- _Problem description_: Your copy should match the listing below word for word, with no images in it.

[Data extract — start]

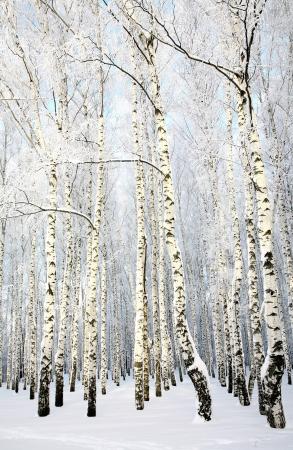 Russian winter - Birch Grove on blue sky background photo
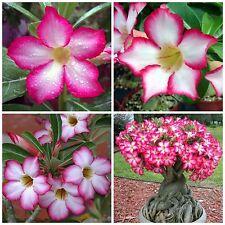 10 seeds of  Adenium obesum,desert rose, succulents seed R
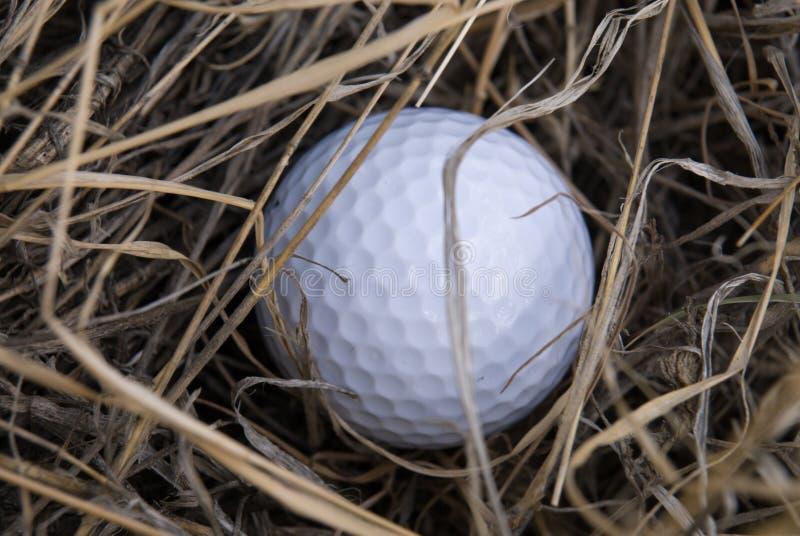 Golfbal in ruw stock afbeelding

[Data extract — finish]

- _Written solution_:
 Russian winter - Birch Grove on blue sky background photo
 10 seeds of  Adenium obesum,desert rose, succulents seed R
 Golfbal in ruw stock afbeelding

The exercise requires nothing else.